WHAT IS EXPECTED => Show each line of the material that contains the string "instances", matching case exactly.
>> START INPUT FOR THIS TASK
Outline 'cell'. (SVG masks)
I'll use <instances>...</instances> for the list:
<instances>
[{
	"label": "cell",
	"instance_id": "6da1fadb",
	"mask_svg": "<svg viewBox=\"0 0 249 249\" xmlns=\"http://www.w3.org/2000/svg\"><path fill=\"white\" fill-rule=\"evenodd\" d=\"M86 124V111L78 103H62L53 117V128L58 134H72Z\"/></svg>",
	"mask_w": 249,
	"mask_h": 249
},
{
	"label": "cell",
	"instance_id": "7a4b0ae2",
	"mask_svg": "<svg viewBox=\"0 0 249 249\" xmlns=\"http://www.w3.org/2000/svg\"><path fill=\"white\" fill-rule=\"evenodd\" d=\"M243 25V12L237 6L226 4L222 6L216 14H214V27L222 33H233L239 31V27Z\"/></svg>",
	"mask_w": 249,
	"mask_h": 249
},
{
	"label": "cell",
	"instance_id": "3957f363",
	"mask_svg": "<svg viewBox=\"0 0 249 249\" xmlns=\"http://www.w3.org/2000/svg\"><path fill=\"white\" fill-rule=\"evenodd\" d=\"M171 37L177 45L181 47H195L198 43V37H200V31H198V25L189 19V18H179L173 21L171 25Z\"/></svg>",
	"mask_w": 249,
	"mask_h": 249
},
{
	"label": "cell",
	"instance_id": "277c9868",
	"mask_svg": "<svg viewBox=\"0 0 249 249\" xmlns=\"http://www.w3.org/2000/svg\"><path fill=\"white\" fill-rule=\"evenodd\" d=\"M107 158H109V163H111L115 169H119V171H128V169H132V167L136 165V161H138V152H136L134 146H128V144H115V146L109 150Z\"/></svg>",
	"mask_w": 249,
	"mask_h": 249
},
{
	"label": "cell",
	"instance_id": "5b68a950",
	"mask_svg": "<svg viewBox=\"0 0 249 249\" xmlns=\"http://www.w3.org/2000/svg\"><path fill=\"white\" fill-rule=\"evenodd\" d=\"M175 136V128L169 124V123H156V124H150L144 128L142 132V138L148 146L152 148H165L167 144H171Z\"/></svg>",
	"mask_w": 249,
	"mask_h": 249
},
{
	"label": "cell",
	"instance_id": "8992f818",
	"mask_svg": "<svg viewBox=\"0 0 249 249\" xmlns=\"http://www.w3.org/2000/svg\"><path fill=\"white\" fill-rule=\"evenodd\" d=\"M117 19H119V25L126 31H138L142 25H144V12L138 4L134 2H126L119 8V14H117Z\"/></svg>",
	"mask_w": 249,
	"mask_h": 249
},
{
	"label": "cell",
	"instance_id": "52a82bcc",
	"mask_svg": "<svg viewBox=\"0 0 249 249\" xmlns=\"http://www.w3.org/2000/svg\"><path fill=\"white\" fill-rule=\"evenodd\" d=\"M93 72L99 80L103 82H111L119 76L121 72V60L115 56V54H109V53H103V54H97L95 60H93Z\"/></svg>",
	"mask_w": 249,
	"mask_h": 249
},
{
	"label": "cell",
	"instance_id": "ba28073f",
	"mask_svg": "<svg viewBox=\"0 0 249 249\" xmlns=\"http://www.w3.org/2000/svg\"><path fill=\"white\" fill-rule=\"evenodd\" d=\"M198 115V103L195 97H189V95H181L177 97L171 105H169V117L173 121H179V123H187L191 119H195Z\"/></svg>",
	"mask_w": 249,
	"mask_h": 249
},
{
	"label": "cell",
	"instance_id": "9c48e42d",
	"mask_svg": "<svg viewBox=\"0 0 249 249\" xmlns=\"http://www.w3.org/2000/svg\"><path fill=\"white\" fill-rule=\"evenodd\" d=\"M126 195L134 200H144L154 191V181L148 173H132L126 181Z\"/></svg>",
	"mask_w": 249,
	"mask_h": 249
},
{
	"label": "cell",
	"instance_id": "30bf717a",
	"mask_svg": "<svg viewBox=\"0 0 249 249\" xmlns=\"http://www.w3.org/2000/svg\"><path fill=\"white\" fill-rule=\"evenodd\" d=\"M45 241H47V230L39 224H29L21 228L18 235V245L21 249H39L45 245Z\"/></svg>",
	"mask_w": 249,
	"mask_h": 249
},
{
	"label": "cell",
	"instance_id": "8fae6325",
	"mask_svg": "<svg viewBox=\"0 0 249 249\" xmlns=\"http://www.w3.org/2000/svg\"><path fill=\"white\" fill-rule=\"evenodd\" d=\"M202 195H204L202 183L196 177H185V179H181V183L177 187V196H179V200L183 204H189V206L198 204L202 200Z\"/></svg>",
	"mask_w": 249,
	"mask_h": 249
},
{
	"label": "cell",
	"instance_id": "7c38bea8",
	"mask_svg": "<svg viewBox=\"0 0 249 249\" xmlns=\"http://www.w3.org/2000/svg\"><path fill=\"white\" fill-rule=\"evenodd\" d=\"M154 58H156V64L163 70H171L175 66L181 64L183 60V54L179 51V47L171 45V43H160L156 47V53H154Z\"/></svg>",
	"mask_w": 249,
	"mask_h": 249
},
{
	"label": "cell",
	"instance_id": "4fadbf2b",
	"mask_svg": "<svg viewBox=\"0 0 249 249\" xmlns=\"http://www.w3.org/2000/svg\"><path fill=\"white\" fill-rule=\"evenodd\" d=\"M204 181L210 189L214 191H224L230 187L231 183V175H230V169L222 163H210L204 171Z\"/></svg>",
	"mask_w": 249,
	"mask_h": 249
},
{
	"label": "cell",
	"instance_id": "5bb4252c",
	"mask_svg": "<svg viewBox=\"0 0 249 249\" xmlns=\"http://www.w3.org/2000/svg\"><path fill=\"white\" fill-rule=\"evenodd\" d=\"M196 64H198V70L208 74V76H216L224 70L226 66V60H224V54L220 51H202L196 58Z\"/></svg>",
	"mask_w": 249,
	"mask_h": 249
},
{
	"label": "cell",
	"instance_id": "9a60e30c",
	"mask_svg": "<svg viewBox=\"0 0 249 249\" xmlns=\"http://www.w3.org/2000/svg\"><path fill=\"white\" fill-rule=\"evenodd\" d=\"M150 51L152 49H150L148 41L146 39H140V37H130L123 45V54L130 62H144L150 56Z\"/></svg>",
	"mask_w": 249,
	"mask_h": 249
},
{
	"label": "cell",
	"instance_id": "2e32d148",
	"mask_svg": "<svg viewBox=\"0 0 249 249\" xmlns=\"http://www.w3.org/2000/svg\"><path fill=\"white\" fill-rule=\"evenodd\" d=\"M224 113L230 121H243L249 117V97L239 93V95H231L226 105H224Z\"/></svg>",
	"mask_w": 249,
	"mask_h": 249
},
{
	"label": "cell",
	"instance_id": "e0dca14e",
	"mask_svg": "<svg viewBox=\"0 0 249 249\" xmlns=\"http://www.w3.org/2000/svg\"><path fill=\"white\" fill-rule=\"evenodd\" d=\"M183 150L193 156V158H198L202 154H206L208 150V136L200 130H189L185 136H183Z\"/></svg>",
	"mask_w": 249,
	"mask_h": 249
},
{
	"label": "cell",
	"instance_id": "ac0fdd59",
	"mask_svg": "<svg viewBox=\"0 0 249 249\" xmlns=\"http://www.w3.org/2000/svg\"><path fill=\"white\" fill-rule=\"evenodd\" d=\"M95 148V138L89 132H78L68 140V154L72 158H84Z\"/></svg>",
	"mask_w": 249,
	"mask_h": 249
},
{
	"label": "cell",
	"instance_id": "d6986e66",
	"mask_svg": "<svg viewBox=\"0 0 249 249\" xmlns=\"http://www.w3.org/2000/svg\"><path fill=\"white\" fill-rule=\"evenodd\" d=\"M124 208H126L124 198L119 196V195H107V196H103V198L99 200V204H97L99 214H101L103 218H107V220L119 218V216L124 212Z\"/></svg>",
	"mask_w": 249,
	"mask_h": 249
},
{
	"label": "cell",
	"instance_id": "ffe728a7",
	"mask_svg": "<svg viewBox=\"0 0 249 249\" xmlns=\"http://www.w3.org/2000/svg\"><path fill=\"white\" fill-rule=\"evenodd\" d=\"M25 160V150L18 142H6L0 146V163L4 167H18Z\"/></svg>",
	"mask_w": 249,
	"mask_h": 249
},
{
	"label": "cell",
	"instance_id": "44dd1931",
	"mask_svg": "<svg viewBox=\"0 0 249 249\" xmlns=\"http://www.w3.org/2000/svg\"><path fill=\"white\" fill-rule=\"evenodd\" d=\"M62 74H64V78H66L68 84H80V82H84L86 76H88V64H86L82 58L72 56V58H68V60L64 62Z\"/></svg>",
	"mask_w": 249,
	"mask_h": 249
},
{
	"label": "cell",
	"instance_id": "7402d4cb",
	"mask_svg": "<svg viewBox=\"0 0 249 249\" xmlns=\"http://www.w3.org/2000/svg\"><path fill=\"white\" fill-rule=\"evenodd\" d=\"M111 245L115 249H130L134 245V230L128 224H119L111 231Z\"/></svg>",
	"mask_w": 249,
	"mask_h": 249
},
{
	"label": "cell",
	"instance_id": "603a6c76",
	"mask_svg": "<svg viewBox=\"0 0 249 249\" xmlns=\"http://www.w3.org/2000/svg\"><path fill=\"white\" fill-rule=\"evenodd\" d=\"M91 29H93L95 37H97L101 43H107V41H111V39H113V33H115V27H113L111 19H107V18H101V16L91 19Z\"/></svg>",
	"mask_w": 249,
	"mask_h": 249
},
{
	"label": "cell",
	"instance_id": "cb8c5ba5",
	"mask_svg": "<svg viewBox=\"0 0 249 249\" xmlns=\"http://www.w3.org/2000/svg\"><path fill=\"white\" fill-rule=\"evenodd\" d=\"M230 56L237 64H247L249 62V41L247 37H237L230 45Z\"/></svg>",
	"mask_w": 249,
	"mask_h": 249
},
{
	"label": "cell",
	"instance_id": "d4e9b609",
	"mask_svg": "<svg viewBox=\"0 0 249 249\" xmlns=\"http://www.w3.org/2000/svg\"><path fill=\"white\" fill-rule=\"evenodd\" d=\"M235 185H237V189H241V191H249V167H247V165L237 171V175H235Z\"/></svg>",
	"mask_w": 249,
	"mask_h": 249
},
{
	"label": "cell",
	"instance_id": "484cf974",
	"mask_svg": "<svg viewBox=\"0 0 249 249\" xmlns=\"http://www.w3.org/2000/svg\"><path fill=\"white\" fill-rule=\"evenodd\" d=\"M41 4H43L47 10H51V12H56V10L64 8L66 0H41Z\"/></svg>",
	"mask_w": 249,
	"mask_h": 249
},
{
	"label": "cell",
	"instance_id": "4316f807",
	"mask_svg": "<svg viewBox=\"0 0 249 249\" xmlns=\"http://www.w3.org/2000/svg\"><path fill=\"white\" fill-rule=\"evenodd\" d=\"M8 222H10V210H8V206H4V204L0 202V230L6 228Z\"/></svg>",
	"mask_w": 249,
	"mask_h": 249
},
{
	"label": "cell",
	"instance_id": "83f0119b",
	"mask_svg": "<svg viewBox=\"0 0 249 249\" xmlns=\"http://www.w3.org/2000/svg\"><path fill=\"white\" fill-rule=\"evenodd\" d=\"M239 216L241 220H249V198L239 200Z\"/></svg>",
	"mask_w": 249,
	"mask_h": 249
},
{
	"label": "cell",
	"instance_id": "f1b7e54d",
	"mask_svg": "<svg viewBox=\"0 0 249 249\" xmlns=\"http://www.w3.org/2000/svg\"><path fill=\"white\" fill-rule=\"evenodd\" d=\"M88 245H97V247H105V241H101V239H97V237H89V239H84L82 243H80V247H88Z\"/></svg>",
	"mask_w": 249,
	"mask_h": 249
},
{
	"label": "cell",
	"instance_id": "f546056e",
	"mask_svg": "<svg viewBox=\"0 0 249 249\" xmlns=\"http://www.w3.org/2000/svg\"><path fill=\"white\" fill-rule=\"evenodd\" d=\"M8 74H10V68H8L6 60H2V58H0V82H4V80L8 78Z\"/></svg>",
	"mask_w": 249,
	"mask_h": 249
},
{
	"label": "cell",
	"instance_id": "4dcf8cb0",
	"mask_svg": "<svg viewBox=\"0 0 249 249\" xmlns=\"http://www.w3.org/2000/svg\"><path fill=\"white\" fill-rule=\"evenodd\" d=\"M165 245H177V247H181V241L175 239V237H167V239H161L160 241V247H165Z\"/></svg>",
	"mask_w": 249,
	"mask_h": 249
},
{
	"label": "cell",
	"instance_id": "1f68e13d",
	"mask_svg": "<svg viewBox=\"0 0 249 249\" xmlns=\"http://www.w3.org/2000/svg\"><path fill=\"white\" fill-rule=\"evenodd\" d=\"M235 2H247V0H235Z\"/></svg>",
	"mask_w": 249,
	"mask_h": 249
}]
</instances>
>> END INPUT FOR THIS TASK
ANSWER IN FULL =>
I'll use <instances>...</instances> for the list:
<instances>
</instances>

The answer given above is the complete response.